▶ [Tareas]
• a. En el artículo sobre el deporte, ¿qué jugador lanzó la bola que acabó en las manos de Stefon Diggs?
• b. Transcribe del artículo sobre el deporte el fragmento comprendido entre "Sobre todas estas" y "subir al cielo.", ambos incluidos.

Papá, ¿por qué nos gusta el deporte?

La vida. Tan perra y maravillosa…

Y en medio, el Homo sapiens. Un animal de costumbres y de emociones. Débil pero apasionado, entregado. Y adicto al sufrimiento. Porque no hay otra manera de explicar por qué nos gusta seguir el deporte profesional. Y por qué, año tras año, y decepción tras decepción, nos seguimos exponiendo a esta angustia.

Sobre todas estas cosas pensaba yo el pasado domingo, justo antes del «Minneapolis Miracle». Y decidí que tenía que escribir sobre ello. Que necesitaba hacerlo. Y lo meditaba, como digo, antes de que Case Keenum lanzara la bola que acabaría llegando a las manos de Stefon Diggs, comenzando uno de los momentos más inolvidables ya de la NFL. Y la victoria final de los Minnesota Vikings no cambia esa sensación. Éste no es un artículo exclusivamente sobre el partido. Lo hubiera titulado, entonces, «Los Vikings vence al pasado», «Diggs rompe la maldición» o «Pupas no more». Pero no, quiero hablar en general, aplicándolo a cualquier equipo.

Quiero hablar sobre sensaciones. Sobre el football y la vida. Sobre bajar al infierno y subir al cielo.

Jeff Roberson/AP

Sobre el infierno

El guión parecía estar escrito desde siempre. De hecho, apestaba a plagio. A copia barata.

Empieza con una temporada maravillosa, llena de esperanza. Con adversidades (lesiones de Sam Bradford o Dalvin Cook), historias de superación (Adam Thielen, Case Keenum) y un hito histórico en el horizonte (la primera Super Bowl, además de ser la primera franquicia en ganarla en casa). Lo dicho, todos los ingredientes para una película de Hollywood. Pero claro, estamos hablando de los Minnesota Vikings, de los «pupas» de la NFL. El «Atlético de Madrid» de esto (y perdónenme, tanto los aficionados colchoneros como los demás por el símil balompedístico). Vamos, que todo apunta a un drama. De los gordos, de ésos que te dejan hundidos.

Y así estaba yo, hundido. Totalmente destrozado, viendo cómo las ilusiones de todo un año se van al garete. Cómo esos sueños, a los que te resistes al principio porque sabes de qué va la cosa pero que luego es inevitable abrazar y asimilar, se van por la ventana sin decir siquiera adiós. Sin dejar una nota. Dejándote con cara de tonto. Divagando. Filosofando si todo esto merece la pena. Si la taquicardia y la puñalada posterior tienen sentido.

▶ [Material proporcionado]
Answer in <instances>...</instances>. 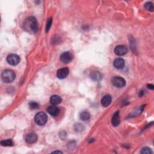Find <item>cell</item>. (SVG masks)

▶ [Soluciones del ejercicio]
• a. Case Keenum.

• b.
Sobre todas estas cosas pensaba yo el pasado domingo, justo antes del «Minneapolis Miracle». Y decidí que tenía que escribir sobre ello. Que necesitaba hacerlo. Y lo meditaba, como digo, antes de que Case Keenum lanzara la bola que acabaría llegando a las manos de Stefon Diggs, comenzando uno de los momentos más inolvidables ya de la NFL. Y la victoria final de los Minnesota Vikings no cambia esa sensación. Éste no es un artículo exclusivamente sobre el partido. Lo hubiera titulado, entonces, «Los Vikings vence al pasado», «Diggs rompe la maldición» o «Pupas no more». Pero no, quiero hablar en general, aplicándolo a cualquier equipo.

Quiero hablar sobre sensaciones. Sobre el football y la vida. Sobre bajar al infierno y subir al cielo.